A, B, or C - how do the nurses score?
A, B, or C how do the nurses score?
How to create grade cards for case manager nurses
There has to be a good reason that most American school teachers still use the old standby scoring system of giving students scores from 0% to 100% on tests.
At least that’s what a Florida QI manager figured when she decided to use the same system to rate nurses on how well they filled out their case management files.
"I did this for feedback, and the nurses are getting more feedback than ever before," says Mary Lastinger, RN, QI coordinator for Community Home Health Care of St. Augustine, FL.
First Lastinger created 16 indicators or criteria to be used on a case management review tool.
Then she assigned five total points to each indicator, except for an indicator on teaching, which was broken down into five categories and is worth a total of 25 points.
The tool left a space to indicate "yes," the criterion was met, or "no," the criterion was not met.
This part of the tool was mostly objective. For instance, when Lastinger reviewed a nurse’s chart, she could easily see if a nurse provided a patient with "meds-specific teaching," as one indicator reads.
The nurse could receive a total score of 100 points for 100%. The form is used for each case file reviewed, and the scores are totaled and averaged to come up with an overall percentage and score.
Lastinger created the point scale because she wanted to give nurses some credit for partial compliance. It also makes it easier for the supervisors to evaluate a nurse’s progress. If she went strictly by the "yes" or "no" answers, the review might be too harsh.
For example, the agency has a policy that nurses must give the physician an update each week if the patient is visited by a nurse at least once a week.
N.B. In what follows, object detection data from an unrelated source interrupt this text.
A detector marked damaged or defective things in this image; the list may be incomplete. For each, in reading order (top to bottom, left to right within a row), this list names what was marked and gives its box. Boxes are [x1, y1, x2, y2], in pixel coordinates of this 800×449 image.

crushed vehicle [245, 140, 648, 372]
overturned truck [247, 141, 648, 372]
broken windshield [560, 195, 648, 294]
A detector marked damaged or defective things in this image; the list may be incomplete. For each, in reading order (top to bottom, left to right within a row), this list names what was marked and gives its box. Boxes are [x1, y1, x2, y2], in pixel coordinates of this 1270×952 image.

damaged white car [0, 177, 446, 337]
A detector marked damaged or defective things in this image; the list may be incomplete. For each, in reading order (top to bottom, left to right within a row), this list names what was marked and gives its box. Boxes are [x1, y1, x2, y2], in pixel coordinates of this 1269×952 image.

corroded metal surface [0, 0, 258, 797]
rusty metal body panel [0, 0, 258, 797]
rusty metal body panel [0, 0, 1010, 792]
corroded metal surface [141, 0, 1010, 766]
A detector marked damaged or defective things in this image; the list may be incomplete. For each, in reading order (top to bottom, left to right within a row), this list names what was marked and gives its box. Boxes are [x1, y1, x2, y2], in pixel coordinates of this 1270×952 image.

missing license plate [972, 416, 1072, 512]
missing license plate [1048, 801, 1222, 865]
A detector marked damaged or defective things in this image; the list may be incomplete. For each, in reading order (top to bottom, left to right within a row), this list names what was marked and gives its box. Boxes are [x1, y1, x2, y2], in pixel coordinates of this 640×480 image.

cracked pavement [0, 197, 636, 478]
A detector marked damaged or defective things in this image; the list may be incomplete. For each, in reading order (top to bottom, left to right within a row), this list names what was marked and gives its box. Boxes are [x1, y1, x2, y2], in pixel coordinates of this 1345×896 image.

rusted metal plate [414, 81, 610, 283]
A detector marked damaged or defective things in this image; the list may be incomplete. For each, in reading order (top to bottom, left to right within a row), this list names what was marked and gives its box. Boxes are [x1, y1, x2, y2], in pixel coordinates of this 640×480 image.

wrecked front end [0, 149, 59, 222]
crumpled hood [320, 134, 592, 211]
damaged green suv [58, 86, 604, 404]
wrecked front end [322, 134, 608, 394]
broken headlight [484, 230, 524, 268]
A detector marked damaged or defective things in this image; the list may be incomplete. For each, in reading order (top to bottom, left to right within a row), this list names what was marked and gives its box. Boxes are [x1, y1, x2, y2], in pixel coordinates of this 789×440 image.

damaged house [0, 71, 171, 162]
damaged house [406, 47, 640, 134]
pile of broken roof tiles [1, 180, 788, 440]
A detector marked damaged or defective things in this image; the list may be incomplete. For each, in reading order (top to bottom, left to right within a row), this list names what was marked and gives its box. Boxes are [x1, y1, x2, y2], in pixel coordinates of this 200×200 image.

If the nurse visits the patient less frequently, then the nurse must give the physician an update after each visit.
"The problem is, if somebody missed one week of contact with the doctor, then technically that criterion would be a no. Or if somebody missed three weeks, the criterion would be no," Lastinger says, adding that the first nurse wouldn’t get credit for the times she did contact the physician.
"I wanted it to be done in a way to reflect that if something was done the majority of time, they’d still get some credit."
So she added some subjectivity into the measurement. Nurses could receive a "no" and still receive some points.
The scale is as follows:
• 5 Highly consistent 95%-100%
• 4 Occasional inconsistencies 90%-94%
• 3 Fair to moderate compliance 80%-89%
• 2 Substandard compliance 50%-79%
• 1 Highly inconsistent less than 50%
• 0 Noncompliant with standard 0%
If the nurse’s teaching was 80% complete, for instance, then the nurse would receive a score of three on that indicator.
Lastinger decides what constitutes the acceptable amount of teaching, and this also can be somewhat subjective, she admits. "If the patient has a multiple diagnosis, it makes it even more tricky."
Suppose a patient is being treated for cardiac problems, diabetes, and wound care. Then when Lastinger reviews the nurse’s chart, she sees that the nurse taught the patient about cardiac care and diabetes, but forgot about the wound care. "Then I might give the nurse a score of four points," she says.
"All I can do is draw on my own nursing experience and accepted standards of care: What are the priorities, and how would I go about teaching this?"
If a particular criterion doesn’t apply to that nurse, then it’s marked "N/A," and it’s subtracted from the total possible points before the percentage is determined.
So far, the individual scores have worked wonders.
"Subconsciously, they compare themselves to their peers," Lastinger says. "When they get a score of 84, they might not know what everybody else had, but they know where they stand and they might not like it."